Problem statement: Repeat all the data exactly, and where a record holds a picture, leave that picture out.

Record excerpts:
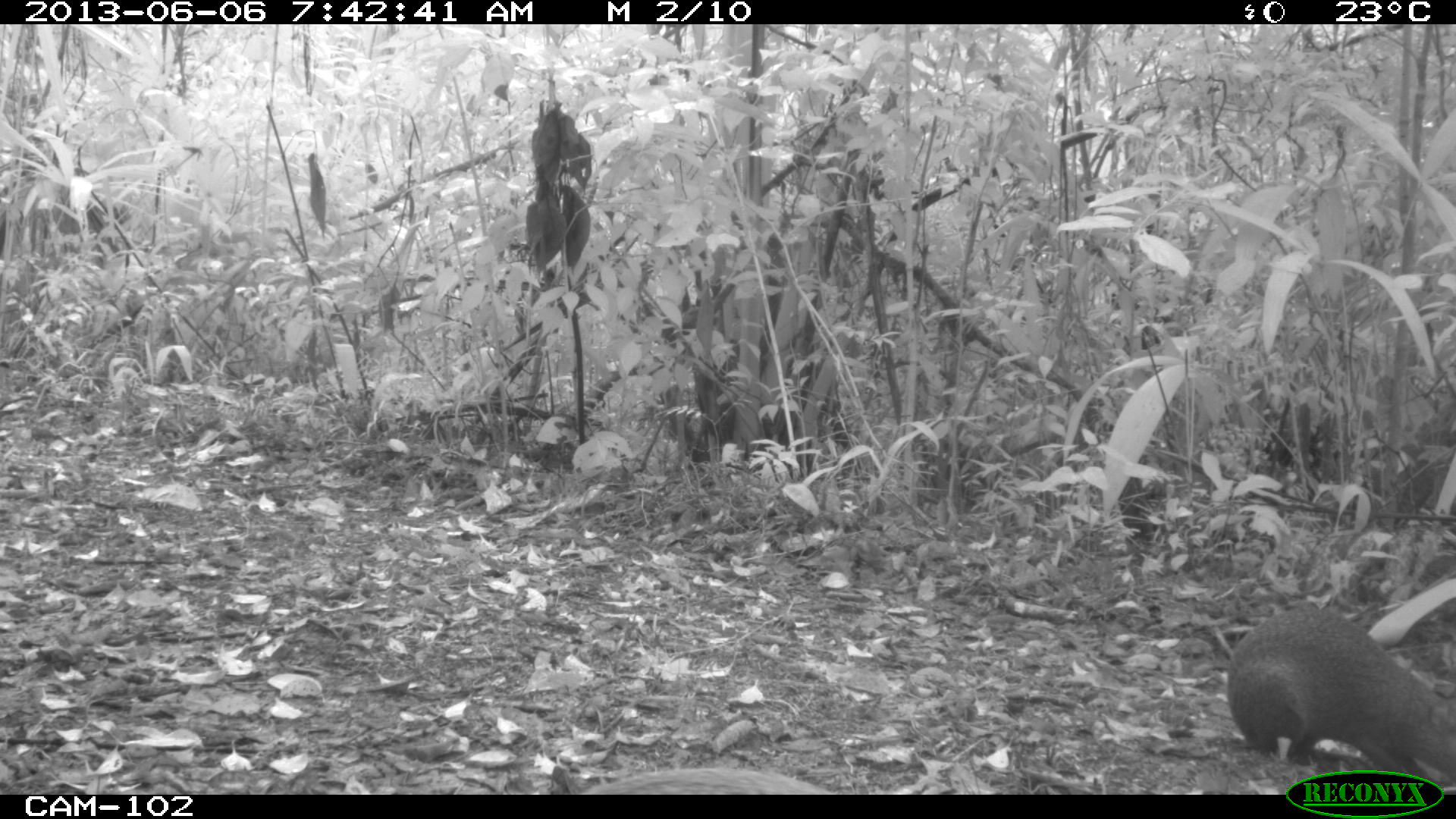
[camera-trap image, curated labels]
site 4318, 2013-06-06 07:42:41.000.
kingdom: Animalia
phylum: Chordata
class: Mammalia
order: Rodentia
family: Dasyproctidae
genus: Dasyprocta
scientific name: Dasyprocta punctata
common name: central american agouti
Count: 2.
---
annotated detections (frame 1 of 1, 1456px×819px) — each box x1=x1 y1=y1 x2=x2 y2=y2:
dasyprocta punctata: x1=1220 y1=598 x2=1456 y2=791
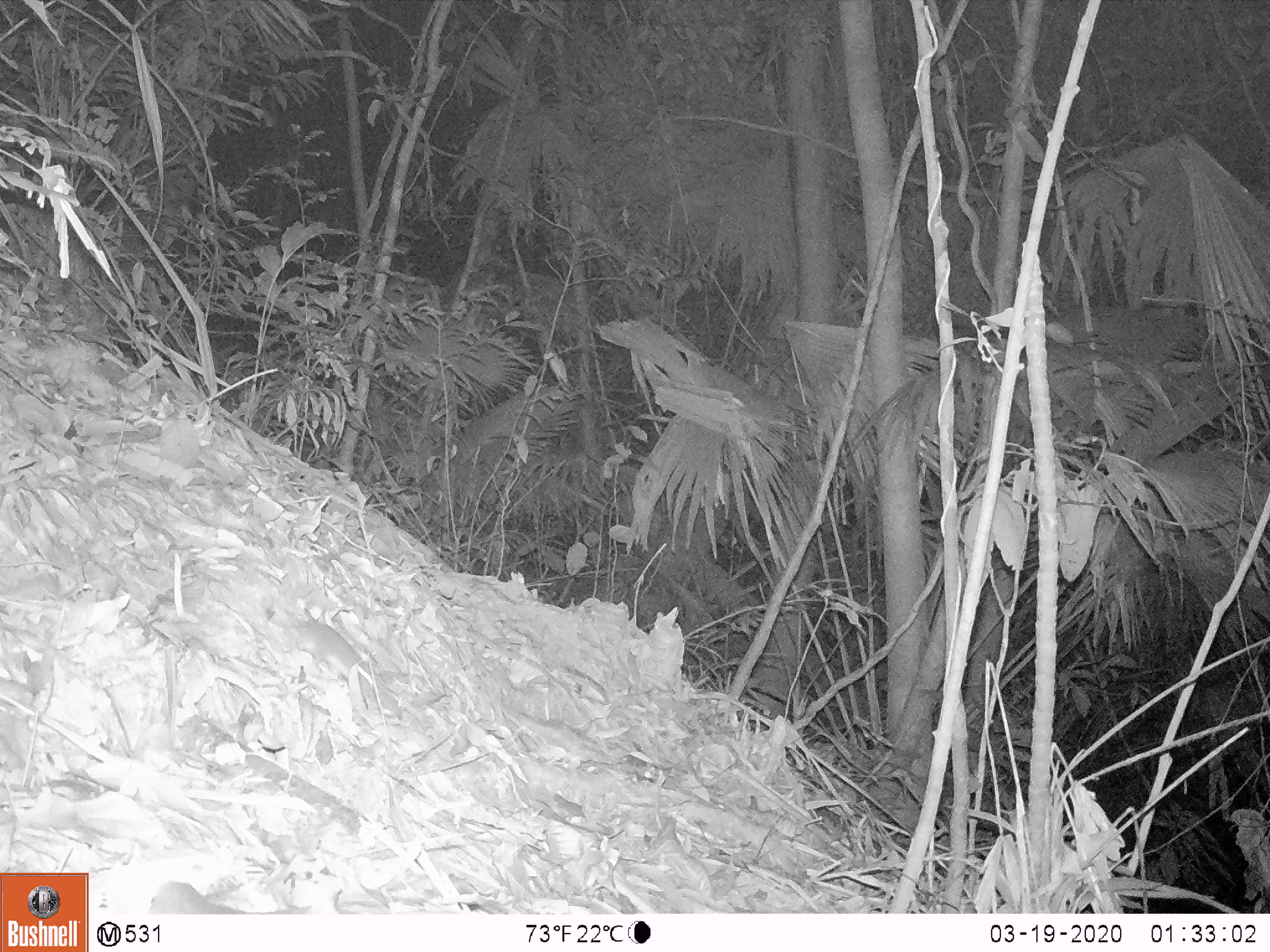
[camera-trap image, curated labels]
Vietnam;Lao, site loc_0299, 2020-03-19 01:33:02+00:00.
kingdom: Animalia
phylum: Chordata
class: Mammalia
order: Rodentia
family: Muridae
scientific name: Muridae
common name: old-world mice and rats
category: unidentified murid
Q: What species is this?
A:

Response for this exercise:
[camera-trap image, curated labels]
site 4318, 2013-06-06 07:42:41.000.
kingdom: Animalia
phylum: Chordata
class: Mammalia
order: Rodentia
family: Dasyproctidae
genus: Dasyprocta
scientific name: Dasyprocta punctata
common name: central american agouti
Count: 2.
---
annotated detections (frame 1 of 1, 1456px×819px) — each box x1=x1 y1=y1 x2=x2 y2=y2:
dasyprocta punctata: x1=1220 y1=598 x2=1456 y2=791
[camera-trap image, curated labels]
Vietnam;Lao, site loc_0299, 2020-03-19 01:33:02+00:00.
kingdom: Animalia
phylum: Chordata
class: Mammalia
order: Rodentia
family: Muridae
scientific name: Muridae
common name: old-world mice and rats
category: unidentified murid
Q: What species is this?
A:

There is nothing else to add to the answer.